Dehydration leads to the loss of valuable substances, such as vitamins, proteins and micronutrients, all of which are necessary for the high nutritional value of the product. Special cutting-edge blast chillers, in which the Shock Freeze process takes place, are used to freeze the products: the products are chilled rapidly to -40°C in order to avoid meat-fibre cracking, maintain all organoleptic qualities and stop, at the same time, any bacterial or enzymatic changes which affect the product’s hygiene. The process is completed in more than 12 hours, so that the temperature at the core of the product, depending on the initial weight, may reach -20°C.
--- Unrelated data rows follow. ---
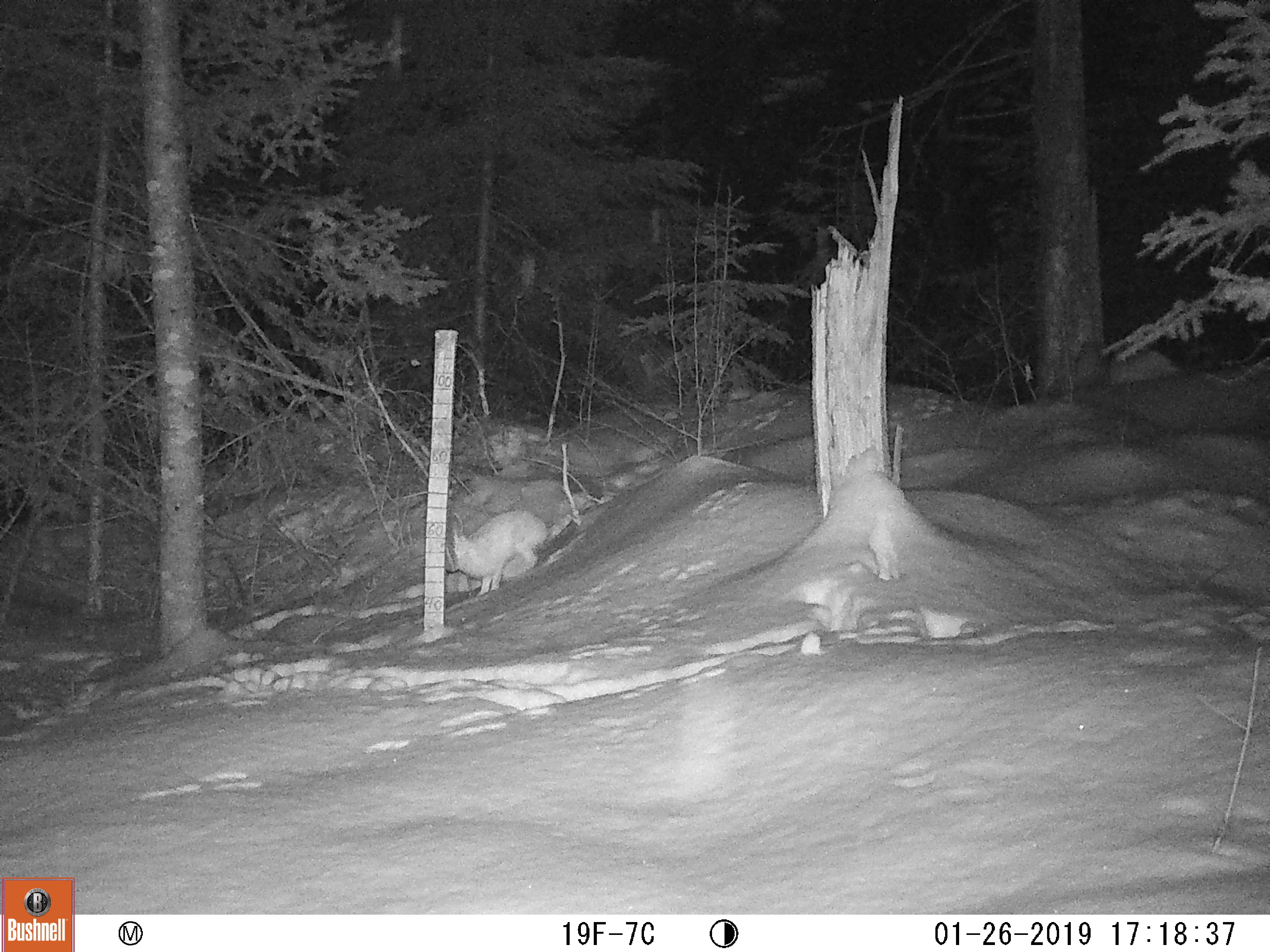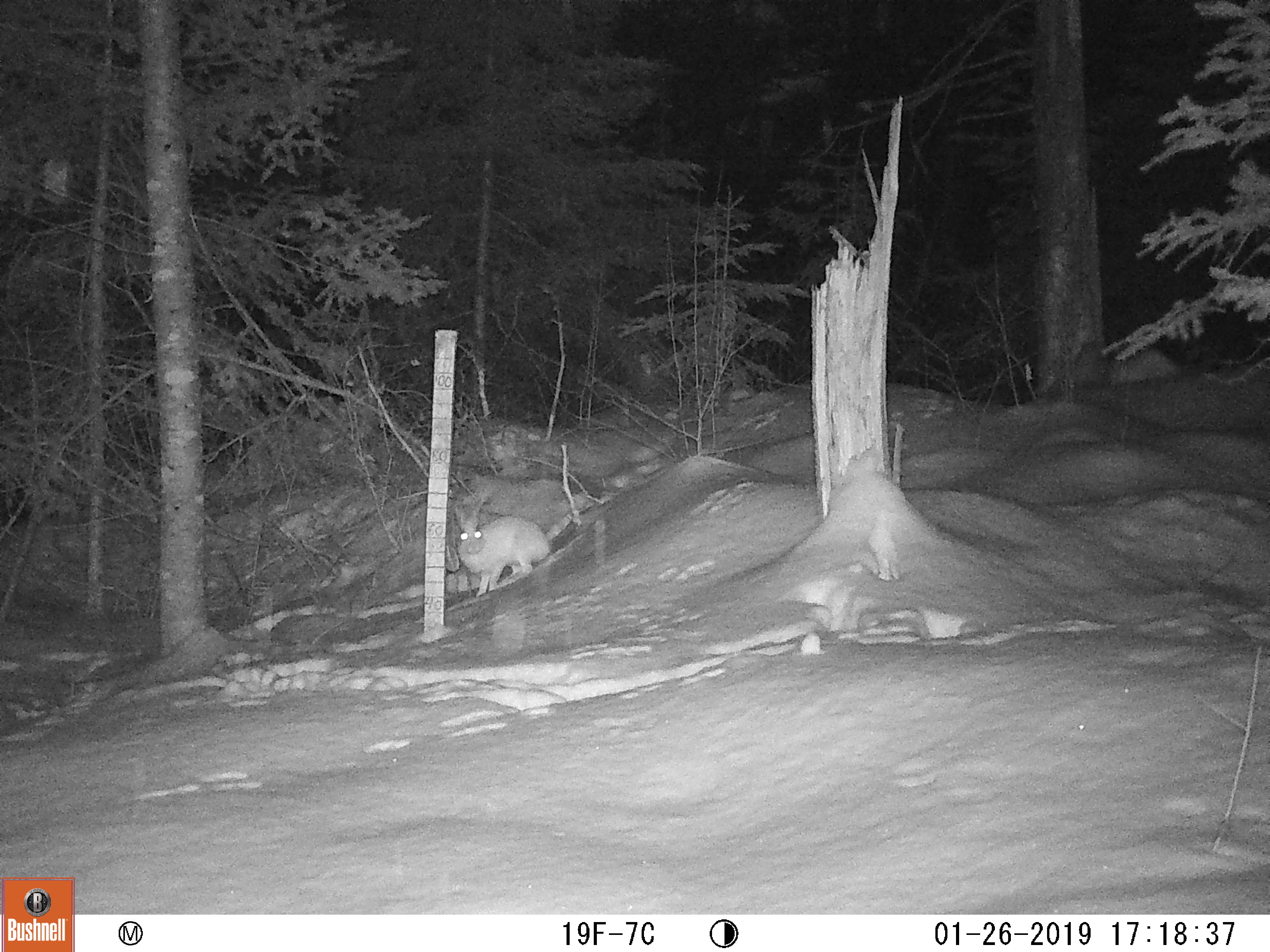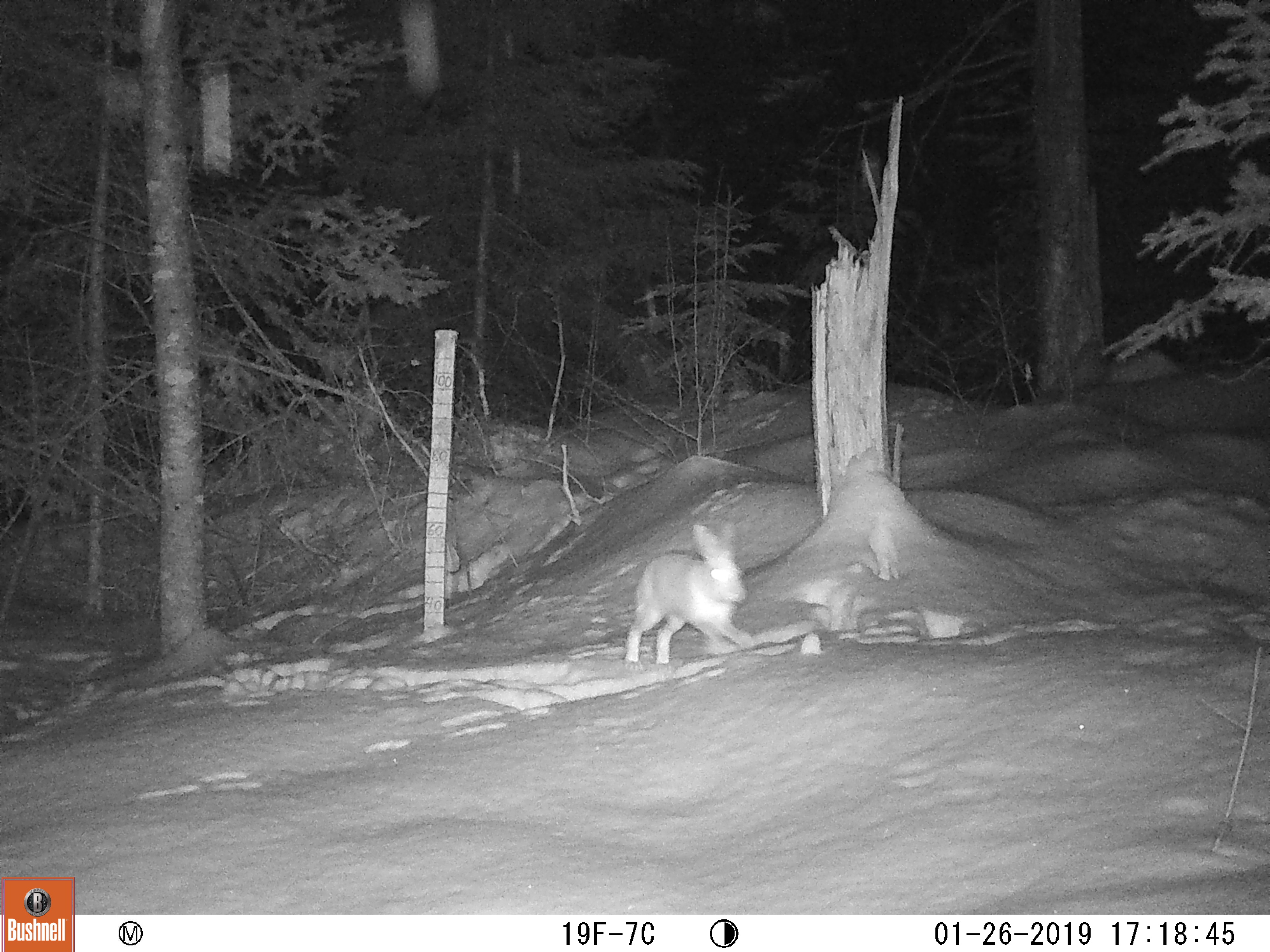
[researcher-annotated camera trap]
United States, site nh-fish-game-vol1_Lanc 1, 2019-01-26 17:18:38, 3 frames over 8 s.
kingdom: Animalia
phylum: Chordata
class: Mammalia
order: Lagomorpha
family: Leporidae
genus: Lepus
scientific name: Lepus americanus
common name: snowshoe hare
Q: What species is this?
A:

If the product, when fresh, is frozen in a simple freezer without undergoing any shock freezing, it will be frozen only externally; however, the bacterial changes in its core will continue. Therefore, the expiry date indicated on such a product is purely theoretical. Only manufacturers who have a blast chiller can supply a safe frozen product and guarantee its preservation.
In line with current global standards and in strict compliance with European law (178/2002), Megas Yeeros has installed an electronic software system (Item Tracker), through which it is able to monitor accurately every production stage of its products.
The system records in detail every necessary information (e.g. meat producer, country of origin, country of slaughtering, slaughtering date, processing date, weight, lot) for all products in every stage of its production process, from reception, cutting, processing, packaging up to final distribution.
The specific lot numbers indicated on the products provide the ability to recall any product in case of any quality problem, with the aim of protecting consumers. A similar electronic software system is also used for the traceability of raw materials (spices, additives).